SET PROBLEM
Reproduce the listing verbatim, starting at the line containing "What is the spatial" and ending at the line containing "Answer: the weathered".

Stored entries
* * * * *
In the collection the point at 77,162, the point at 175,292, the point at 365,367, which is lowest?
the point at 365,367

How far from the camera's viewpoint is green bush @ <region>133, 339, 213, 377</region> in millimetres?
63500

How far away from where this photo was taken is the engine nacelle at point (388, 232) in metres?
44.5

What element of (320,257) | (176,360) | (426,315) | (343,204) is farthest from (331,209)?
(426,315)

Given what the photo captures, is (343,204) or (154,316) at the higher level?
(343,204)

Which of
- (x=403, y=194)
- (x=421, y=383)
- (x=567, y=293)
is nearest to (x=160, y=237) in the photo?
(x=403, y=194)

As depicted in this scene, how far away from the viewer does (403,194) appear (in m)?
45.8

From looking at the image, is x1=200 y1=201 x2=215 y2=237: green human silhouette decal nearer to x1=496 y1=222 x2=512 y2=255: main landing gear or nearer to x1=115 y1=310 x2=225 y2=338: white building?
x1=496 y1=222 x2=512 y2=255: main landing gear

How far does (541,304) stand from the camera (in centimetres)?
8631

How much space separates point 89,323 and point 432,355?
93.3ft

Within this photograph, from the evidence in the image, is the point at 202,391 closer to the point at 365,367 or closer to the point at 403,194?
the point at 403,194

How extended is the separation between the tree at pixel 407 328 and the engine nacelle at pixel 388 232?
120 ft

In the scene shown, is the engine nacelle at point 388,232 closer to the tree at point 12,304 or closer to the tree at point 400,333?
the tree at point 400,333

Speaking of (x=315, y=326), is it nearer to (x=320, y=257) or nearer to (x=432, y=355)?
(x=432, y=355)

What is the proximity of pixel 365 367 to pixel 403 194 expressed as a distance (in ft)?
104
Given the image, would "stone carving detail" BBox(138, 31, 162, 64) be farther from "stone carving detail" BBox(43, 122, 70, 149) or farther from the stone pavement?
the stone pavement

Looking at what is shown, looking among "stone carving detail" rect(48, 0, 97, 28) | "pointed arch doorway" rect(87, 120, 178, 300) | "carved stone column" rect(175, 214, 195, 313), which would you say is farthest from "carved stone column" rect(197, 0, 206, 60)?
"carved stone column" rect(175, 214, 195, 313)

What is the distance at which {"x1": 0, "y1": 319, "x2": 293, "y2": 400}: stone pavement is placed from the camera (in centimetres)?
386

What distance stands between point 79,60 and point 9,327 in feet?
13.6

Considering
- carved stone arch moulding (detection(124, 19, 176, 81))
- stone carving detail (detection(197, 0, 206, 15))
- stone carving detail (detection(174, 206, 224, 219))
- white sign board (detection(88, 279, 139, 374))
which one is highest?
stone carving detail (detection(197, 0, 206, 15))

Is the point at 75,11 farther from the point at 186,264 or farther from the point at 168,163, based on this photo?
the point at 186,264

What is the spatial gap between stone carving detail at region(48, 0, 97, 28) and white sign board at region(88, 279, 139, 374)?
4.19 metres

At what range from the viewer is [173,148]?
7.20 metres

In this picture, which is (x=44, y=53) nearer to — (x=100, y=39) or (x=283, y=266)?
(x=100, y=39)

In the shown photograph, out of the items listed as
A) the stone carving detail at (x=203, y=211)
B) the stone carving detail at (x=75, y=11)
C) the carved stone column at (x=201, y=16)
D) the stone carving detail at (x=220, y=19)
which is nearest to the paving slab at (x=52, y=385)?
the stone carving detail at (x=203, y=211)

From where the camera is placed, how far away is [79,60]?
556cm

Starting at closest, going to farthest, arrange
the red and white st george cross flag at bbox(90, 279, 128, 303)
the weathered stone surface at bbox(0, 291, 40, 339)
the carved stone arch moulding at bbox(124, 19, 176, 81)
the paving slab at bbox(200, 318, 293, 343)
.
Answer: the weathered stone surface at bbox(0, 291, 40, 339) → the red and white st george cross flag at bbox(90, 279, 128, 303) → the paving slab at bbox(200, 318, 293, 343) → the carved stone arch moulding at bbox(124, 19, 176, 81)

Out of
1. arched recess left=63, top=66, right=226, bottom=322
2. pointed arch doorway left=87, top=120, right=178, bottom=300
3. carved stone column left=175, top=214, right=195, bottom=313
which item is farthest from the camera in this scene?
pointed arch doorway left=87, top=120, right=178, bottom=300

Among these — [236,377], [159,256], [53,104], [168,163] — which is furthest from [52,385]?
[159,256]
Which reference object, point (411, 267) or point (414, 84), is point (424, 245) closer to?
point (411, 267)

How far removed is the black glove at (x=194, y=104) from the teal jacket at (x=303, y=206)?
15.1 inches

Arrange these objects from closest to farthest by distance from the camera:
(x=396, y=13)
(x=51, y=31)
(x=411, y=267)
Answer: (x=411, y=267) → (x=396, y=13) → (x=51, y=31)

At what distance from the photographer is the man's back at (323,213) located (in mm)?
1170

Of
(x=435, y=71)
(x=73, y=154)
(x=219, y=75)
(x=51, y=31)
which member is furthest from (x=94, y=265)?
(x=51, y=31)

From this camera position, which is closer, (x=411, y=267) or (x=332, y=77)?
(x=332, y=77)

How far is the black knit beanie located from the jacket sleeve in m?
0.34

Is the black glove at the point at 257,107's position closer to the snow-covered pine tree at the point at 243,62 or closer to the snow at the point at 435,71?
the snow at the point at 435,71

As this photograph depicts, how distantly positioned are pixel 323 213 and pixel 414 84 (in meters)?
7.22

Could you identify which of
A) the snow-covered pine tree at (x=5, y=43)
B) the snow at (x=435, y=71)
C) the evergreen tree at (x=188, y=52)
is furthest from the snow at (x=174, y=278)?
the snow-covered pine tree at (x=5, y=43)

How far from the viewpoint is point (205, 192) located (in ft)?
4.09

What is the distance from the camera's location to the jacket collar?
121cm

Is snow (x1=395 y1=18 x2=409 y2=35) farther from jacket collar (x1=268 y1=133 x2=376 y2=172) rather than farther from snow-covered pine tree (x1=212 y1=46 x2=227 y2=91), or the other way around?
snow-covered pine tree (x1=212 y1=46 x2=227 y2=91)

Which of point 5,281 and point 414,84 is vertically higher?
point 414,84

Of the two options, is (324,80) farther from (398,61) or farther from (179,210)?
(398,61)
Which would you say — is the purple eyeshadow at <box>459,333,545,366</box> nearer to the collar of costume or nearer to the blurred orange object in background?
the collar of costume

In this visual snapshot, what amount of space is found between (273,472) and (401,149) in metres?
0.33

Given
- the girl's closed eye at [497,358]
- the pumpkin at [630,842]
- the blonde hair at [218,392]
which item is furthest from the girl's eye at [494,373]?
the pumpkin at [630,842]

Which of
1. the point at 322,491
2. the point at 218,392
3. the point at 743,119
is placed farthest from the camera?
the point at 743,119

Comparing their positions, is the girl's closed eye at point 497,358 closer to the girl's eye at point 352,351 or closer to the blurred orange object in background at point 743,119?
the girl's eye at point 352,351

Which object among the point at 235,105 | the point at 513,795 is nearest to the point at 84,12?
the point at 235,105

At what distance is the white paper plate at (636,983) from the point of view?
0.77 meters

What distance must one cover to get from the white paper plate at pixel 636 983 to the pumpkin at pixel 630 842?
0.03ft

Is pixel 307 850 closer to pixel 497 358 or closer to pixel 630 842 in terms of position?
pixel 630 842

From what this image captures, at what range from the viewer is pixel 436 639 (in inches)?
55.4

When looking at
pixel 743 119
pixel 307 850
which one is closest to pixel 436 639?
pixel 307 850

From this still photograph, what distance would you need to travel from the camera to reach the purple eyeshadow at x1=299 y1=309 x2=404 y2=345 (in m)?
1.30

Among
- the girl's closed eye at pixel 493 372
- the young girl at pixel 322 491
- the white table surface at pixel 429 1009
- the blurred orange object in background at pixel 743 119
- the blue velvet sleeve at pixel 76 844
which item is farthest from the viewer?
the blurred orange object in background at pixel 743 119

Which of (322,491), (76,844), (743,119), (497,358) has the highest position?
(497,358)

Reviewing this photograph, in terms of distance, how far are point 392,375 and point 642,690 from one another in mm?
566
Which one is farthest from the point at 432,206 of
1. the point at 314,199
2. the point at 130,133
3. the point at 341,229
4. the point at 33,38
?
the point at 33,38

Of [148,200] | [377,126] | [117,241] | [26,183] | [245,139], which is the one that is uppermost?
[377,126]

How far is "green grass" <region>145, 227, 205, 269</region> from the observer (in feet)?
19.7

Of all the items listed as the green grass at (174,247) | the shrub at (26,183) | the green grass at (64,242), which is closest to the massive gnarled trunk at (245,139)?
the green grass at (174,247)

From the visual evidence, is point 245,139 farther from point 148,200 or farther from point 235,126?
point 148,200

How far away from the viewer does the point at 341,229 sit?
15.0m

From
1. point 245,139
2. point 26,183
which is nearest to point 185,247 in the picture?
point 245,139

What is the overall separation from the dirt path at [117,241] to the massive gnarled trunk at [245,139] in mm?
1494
* * * * *
THE RESPONSE
What is the spatial gap between stone carving detail at region(48, 0, 97, 28) and white sign board at region(88, 279, 139, 374)?
4.19 metres

At what range from the viewer is [173,148]?
7.20 metres

In this picture, which is (x=44, y=53) nearer to — (x=100, y=39) or (x=283, y=266)?
(x=100, y=39)

In the shown photograph, out of the items listed as
A) the stone carving detail at (x=203, y=211)
B) the stone carving detail at (x=75, y=11)
C) the carved stone column at (x=201, y=16)
D) the stone carving detail at (x=220, y=19)
which is nearest to the paving slab at (x=52, y=385)?
the stone carving detail at (x=203, y=211)

From where the camera is placed, how far away is [79,60]?
556cm

Starting at closest, going to farthest, arrange
the red and white st george cross flag at bbox(90, 279, 128, 303)
the weathered stone surface at bbox(0, 291, 40, 339)
the carved stone arch moulding at bbox(124, 19, 176, 81)
the paving slab at bbox(200, 318, 293, 343)
.
Answer: the weathered stone surface at bbox(0, 291, 40, 339) → the red and white st george cross flag at bbox(90, 279, 128, 303) → the paving slab at bbox(200, 318, 293, 343) → the carved stone arch moulding at bbox(124, 19, 176, 81)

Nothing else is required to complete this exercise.